- **Objective**: Render every line of the listing below as a numbered list, leaving out any blank lines.

- **Recorded data**:
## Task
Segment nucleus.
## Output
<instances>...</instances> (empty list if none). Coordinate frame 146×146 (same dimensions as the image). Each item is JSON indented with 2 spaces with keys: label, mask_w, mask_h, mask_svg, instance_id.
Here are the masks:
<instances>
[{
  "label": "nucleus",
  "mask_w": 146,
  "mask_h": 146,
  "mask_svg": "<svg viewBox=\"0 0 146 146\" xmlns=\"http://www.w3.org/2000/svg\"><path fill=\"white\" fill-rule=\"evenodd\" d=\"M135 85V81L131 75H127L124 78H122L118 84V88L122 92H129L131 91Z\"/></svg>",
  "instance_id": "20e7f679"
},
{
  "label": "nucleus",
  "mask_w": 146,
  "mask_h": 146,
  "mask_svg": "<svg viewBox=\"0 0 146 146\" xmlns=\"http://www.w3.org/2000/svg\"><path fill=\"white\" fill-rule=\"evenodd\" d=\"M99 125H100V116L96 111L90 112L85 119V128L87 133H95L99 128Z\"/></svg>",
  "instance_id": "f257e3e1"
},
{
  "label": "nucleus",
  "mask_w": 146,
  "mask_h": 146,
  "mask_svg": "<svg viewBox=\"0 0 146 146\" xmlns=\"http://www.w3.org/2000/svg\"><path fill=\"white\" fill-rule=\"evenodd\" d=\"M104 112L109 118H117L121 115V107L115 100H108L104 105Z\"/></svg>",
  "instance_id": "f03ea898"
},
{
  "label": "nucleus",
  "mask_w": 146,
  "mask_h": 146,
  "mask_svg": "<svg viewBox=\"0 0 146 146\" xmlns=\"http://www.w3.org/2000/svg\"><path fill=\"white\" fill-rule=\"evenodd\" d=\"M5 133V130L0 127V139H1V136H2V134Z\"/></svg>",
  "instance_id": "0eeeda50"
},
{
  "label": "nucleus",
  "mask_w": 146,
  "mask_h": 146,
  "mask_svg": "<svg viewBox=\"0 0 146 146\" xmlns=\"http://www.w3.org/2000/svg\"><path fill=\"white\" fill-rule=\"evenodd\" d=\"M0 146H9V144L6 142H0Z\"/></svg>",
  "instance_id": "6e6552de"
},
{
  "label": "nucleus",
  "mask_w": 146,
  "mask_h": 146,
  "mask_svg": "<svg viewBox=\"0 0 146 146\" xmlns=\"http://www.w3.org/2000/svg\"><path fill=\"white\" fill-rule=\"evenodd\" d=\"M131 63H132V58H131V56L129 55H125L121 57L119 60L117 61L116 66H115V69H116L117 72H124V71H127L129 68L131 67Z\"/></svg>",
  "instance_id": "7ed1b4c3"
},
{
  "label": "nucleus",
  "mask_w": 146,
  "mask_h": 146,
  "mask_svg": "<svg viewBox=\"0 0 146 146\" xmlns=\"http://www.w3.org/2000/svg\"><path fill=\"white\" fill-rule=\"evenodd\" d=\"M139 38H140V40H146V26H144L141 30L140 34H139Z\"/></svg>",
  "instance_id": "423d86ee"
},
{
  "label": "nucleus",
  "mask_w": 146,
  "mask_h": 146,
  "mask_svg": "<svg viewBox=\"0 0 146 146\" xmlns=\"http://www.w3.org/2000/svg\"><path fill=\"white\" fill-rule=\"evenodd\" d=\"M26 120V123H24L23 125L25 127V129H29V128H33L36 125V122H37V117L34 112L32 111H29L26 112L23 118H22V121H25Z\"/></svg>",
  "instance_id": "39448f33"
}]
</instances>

- **Response to this task**:
1. ## Task
2. Segment nucleus.
3. ## Output
4. <instances>...</instances> (empty list if none). Coordinate frame 146×146 (same dimensions as the image). Each item is JSON indented with 2 spaces with keys: label, mask_w, mask_h, mask_svg, instance_id.
5. Here are the masks:
6. <instances>
7. [{
8.   "label": "nucleus",
9.   "mask_w": 146,
10.   "mask_h": 146,
11.   "mask_svg": "<svg viewBox=\"0 0 146 146\" xmlns=\"http://www.w3.org/2000/svg\"><path fill=\"white\" fill-rule=\"evenodd\" d=\"M135 85V81L131 75H127L124 78H122L118 84V88L122 92H129L131 91Z\"/></svg>",
12.   "instance_id": "20e7f679"
13. },
14. {
15.   "label": "nucleus",
16.   "mask_w": 146,
17.   "mask_h": 146,
18.   "mask_svg": "<svg viewBox=\"0 0 146 146\" xmlns=\"http://www.w3.org/2000/svg\"><path fill=\"white\" fill-rule=\"evenodd\" d=\"M99 125H100V116L96 111L90 112L85 119V128L87 133H95L99 128Z\"/></svg>",
19.   "instance_id": "f257e3e1"
20. },
21. {
22.   "label": "nucleus",
23.   "mask_w": 146,
24.   "mask_h": 146,
25.   "mask_svg": "<svg viewBox=\"0 0 146 146\" xmlns=\"http://www.w3.org/2000/svg\"><path fill=\"white\" fill-rule=\"evenodd\" d=\"M104 112L109 118H117L121 115V107L115 100H108L104 105Z\"/></svg>",
26.   "instance_id": "f03ea898"
27. },
28. {
29.   "label": "nucleus",
30.   "mask_w": 146,
31.   "mask_h": 146,
32.   "mask_svg": "<svg viewBox=\"0 0 146 146\" xmlns=\"http://www.w3.org/2000/svg\"><path fill=\"white\" fill-rule=\"evenodd\" d=\"M5 133V130L0 127V139H1V136H2V134Z\"/></svg>",
33.   "instance_id": "0eeeda50"
34. },
35. {
36.   "label": "nucleus",
37.   "mask_w": 146,
38.   "mask_h": 146,
39.   "mask_svg": "<svg viewBox=\"0 0 146 146\" xmlns=\"http://www.w3.org/2000/svg\"><path fill=\"white\" fill-rule=\"evenodd\" d=\"M0 146H9V144L6 142H0Z\"/></svg>",
40.   "instance_id": "6e6552de"
41. },
42. {
43.   "label": "nucleus",
44.   "mask_w": 146,
45.   "mask_h": 146,
46.   "mask_svg": "<svg viewBox=\"0 0 146 146\" xmlns=\"http://www.w3.org/2000/svg\"><path fill=\"white\" fill-rule=\"evenodd\" d=\"M131 63H132V58H131V56L129 55H125L121 57L119 60L117 61L116 66H115V69H116L117 72H124V71H127L129 68L131 67Z\"/></svg>",
47.   "instance_id": "7ed1b4c3"
48. },
49. {
50.   "label": "nucleus",
51.   "mask_w": 146,
52.   "mask_h": 146,
53.   "mask_svg": "<svg viewBox=\"0 0 146 146\" xmlns=\"http://www.w3.org/2000/svg\"><path fill=\"white\" fill-rule=\"evenodd\" d=\"M139 38H140V40H146V26H144L141 30L140 34H139Z\"/></svg>",
54.   "instance_id": "423d86ee"
55. },
56. {
57.   "label": "nucleus",
58.   "mask_w": 146,
59.   "mask_h": 146,
60.   "mask_svg": "<svg viewBox=\"0 0 146 146\" xmlns=\"http://www.w3.org/2000/svg\"><path fill=\"white\" fill-rule=\"evenodd\" d=\"M26 120V123H24L23 125L25 127V129H29V128H33L36 125V122H37V117L34 112L32 111H29L26 112L23 118H22V121H25Z\"/></svg>",
61.   "instance_id": "39448f33"
62. }]
63. </instances>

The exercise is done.